Unfortunately, the CI logs have the docker output truncated so I'm afraid we cannot retrace whether that happened on previous builds (https://github.com/crystal-lang/distribution-scripts/pull/346 is supposed to fix that). I haven't been able to reproduce and observe this locally yet.
Happened again: https://github.com/athena-framework/athena/actions/runs/12941655549/job/36098066968.
I think it's happening continuously at the moment, and the CI of install-crystal is monitoring the situation quite well, I'd say. https://github.com/crystal-lang/install-crystal/actions
Well any CI workflow that regularly runs with crystal latest documents the effect.

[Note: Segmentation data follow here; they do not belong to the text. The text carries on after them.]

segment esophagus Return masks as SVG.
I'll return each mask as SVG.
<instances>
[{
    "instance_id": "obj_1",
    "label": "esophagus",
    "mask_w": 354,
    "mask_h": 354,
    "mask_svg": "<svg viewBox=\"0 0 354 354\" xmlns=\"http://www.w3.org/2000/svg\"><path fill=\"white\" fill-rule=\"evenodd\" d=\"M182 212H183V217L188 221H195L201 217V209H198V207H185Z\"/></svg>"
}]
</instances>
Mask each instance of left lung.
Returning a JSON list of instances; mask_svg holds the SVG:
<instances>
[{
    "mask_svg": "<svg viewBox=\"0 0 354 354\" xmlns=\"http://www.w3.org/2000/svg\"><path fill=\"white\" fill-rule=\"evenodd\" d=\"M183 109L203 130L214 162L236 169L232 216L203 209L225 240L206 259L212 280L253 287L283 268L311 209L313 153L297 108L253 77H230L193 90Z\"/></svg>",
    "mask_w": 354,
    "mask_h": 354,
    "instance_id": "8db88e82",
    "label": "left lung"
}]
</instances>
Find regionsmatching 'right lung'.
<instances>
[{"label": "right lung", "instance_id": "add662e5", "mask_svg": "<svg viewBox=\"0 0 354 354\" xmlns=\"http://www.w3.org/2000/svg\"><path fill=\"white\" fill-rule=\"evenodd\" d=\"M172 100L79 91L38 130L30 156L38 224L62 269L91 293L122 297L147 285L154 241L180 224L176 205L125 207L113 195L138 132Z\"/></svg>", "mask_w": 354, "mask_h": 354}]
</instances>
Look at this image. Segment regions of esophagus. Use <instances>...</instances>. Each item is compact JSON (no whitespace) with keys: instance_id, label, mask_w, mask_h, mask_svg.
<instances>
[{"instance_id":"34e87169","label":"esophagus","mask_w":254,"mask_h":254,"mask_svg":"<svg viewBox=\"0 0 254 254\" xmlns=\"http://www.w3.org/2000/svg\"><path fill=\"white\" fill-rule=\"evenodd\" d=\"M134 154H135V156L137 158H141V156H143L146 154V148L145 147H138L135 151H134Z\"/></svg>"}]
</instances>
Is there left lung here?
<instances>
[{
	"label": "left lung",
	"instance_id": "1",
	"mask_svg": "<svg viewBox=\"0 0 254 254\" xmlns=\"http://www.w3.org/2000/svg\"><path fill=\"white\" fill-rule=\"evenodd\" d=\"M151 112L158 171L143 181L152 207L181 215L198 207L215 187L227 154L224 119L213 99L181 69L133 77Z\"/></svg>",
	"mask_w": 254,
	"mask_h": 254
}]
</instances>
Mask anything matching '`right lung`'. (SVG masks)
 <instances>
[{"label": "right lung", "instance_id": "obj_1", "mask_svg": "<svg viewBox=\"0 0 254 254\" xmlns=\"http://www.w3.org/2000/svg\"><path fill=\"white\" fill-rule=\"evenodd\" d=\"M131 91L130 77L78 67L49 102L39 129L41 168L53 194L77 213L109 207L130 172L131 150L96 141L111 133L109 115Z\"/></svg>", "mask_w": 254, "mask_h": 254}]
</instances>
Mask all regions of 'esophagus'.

We'd know more if we updated distribution-scripts to show full build logs: https://github.com/crystal-lang/crystal/pull/15368
The logs from the latest nightly build confirm the suspicion: make install rebuilds shards, which then happens without the original configuration (e.g. static=1).

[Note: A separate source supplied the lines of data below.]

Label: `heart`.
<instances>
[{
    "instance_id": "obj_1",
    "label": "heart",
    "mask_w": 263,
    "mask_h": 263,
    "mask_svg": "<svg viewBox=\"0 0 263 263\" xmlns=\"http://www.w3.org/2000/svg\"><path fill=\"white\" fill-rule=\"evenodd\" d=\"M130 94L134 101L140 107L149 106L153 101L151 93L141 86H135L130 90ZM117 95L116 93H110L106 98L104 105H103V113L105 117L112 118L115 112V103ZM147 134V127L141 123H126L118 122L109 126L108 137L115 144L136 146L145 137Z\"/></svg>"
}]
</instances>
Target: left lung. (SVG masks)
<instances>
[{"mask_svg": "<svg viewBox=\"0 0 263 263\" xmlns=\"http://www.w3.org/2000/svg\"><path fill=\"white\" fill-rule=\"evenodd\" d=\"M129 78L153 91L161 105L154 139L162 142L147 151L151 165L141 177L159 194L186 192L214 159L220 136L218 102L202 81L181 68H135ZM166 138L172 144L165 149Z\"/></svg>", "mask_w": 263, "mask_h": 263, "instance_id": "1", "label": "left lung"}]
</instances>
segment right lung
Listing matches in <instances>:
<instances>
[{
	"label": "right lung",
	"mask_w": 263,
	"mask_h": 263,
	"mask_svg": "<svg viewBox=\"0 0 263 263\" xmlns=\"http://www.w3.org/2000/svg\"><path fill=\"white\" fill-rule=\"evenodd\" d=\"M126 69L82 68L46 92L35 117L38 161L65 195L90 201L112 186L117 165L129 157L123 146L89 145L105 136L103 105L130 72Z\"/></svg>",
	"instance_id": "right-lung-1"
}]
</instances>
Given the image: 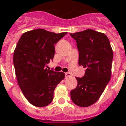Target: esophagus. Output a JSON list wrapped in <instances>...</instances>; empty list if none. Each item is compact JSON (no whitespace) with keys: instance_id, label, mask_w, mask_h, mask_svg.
<instances>
[{"instance_id":"34e87169","label":"esophagus","mask_w":126,"mask_h":126,"mask_svg":"<svg viewBox=\"0 0 126 126\" xmlns=\"http://www.w3.org/2000/svg\"><path fill=\"white\" fill-rule=\"evenodd\" d=\"M72 76L71 74L70 73H65V77L66 78H68V77H71Z\"/></svg>"}]
</instances>
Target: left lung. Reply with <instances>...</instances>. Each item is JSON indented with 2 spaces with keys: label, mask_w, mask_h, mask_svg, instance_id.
<instances>
[{
  "label": "left lung",
  "mask_w": 126,
  "mask_h": 126,
  "mask_svg": "<svg viewBox=\"0 0 126 126\" xmlns=\"http://www.w3.org/2000/svg\"><path fill=\"white\" fill-rule=\"evenodd\" d=\"M70 35L77 42L79 65L86 68L83 77H76L77 86L71 91V97L75 105L85 108L98 100L110 80L113 50L102 32L87 29Z\"/></svg>",
  "instance_id": "obj_1"
}]
</instances>
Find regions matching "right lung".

https://app.circleci.com/pipelines/github/crystal-lang/crystal/17043/workflows/7577b52c-6964-41f5-9d63-c46c042d4e00/jobs/88511?invite=true#step-102-137607_132
make --trace shows it thinks shard.yml is newer than shard.lock: update target 'shard.lock' due to: shard.yml
Okay so it seems to be the classic issue that timestamps might be slightly off after a git checkout. And there's an error in the Makefile: the shard.lock recipe doesn't touch the target if SHARDS=false and we're bootstrapping by downloading lib/molinillo with curl. Hence the original make build process doesn't mark shard.lock as fresh. This then triggers a rebuild on make install.
I am honestly surprised this issue has only started appearing quite recently.